Plainclothes officers must also remember, they are not in uniform anymore. People may not know who they are even when properly identified by badge and identification. Therefore, plainclothes officers must have patience for the people who may not easily recognize their identity during official actions.

Plainclothes officers must be conscientious about assignments and be a team player. They will quickly learn that most plainclothes assignments involve working with a team of officers or operating using a module concept.




The CONFRONTATION POLICY & PROCEDURE is one of the most important issues that must be taught to every plainclothes officer and supervisor.  It addresses, what should a plainclothes officer do when confronted by uniformed officers from their own agency or from another agency.

It is critical that this policy be clearly understood by all plainclothes officers. Issues at hand:

  • How should the plainclothes officer act in the presence of uniformed officers?
  • What should he say?
  • How should the plainclothes officer react to being confronted by a uniformed officer who may, or may not, understand that he is actually a police officer?

## Brief a
Locate every line in the entries that contains the word "above", treating uppercase and lowercase as different, and copy each such line.

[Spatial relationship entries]
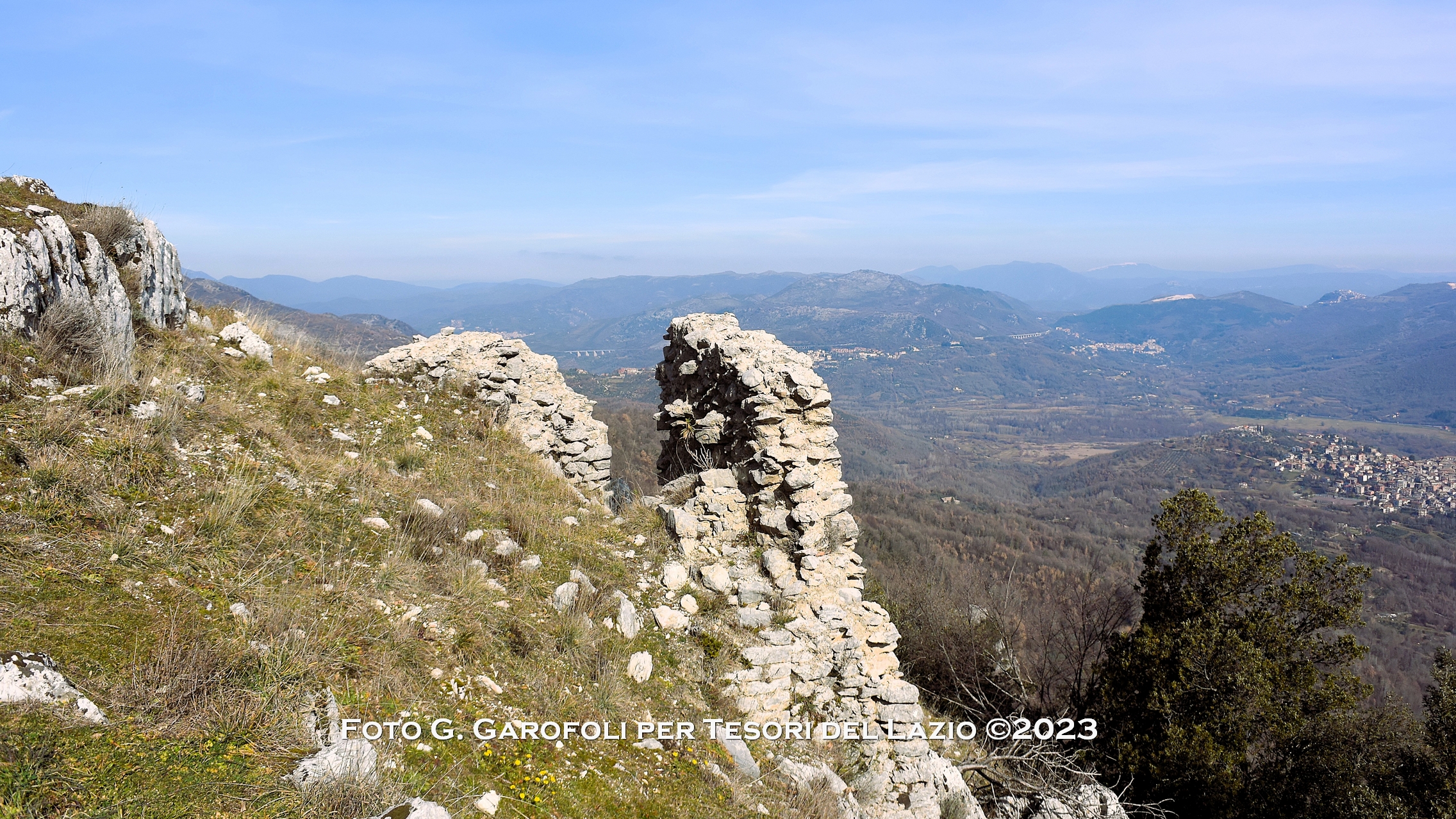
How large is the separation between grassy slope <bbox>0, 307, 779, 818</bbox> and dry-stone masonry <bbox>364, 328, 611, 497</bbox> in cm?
386

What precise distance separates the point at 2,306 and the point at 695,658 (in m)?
8.03

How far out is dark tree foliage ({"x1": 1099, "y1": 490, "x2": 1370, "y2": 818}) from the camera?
345 inches

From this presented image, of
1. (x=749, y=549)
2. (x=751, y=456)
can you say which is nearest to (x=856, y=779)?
(x=749, y=549)

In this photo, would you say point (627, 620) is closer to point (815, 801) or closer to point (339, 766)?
point (815, 801)

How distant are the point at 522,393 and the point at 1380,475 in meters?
174

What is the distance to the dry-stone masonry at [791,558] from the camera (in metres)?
6.82

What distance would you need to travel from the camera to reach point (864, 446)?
161625 mm

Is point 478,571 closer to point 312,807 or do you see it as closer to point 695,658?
point 695,658

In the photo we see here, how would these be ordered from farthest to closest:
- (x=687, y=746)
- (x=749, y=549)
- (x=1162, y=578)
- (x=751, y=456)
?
(x=1162, y=578), (x=751, y=456), (x=749, y=549), (x=687, y=746)

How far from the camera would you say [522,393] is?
12.4 m

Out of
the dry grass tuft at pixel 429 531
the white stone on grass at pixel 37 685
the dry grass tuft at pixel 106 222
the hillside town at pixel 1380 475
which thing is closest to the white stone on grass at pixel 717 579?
the dry grass tuft at pixel 429 531

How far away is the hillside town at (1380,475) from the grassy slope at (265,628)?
148 meters

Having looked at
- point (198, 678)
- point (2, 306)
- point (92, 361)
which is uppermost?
point (2, 306)

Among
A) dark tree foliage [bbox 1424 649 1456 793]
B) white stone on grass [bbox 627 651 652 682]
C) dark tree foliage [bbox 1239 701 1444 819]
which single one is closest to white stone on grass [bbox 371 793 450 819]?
white stone on grass [bbox 627 651 652 682]
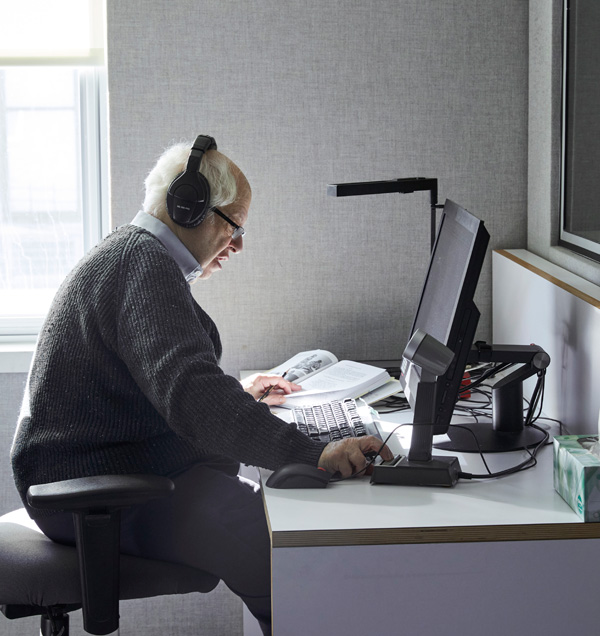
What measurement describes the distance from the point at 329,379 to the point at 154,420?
23.6 inches

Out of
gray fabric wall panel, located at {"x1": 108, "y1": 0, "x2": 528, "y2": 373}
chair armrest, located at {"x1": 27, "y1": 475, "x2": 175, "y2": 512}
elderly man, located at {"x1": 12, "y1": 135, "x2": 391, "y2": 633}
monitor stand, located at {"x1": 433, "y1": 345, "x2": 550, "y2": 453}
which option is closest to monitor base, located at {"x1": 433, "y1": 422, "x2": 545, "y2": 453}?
monitor stand, located at {"x1": 433, "y1": 345, "x2": 550, "y2": 453}

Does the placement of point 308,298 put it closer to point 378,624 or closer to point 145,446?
point 145,446

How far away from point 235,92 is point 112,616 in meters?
1.41

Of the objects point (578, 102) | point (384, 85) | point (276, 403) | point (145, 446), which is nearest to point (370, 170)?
point (384, 85)

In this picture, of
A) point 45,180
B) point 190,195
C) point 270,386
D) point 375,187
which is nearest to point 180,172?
point 190,195

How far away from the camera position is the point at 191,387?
4.21ft

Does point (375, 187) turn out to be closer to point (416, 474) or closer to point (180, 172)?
point (180, 172)

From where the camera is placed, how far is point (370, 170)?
224cm

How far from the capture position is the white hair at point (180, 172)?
5.29ft

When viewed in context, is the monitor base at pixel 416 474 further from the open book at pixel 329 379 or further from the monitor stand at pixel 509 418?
the open book at pixel 329 379

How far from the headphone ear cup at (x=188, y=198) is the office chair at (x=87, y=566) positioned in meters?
0.52

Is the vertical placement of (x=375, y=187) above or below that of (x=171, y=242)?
above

## Brief b
According to the text on plainclothes officers, what does the confrontation policy and procedure address?

## Correct response a
Is the vertical placement of (x=375, y=187) above or below that of (x=171, y=242)?
above

## Correct response b
It addresses what a plainclothes officer should do when confronted by uniformed officers from their own agency or from another agency.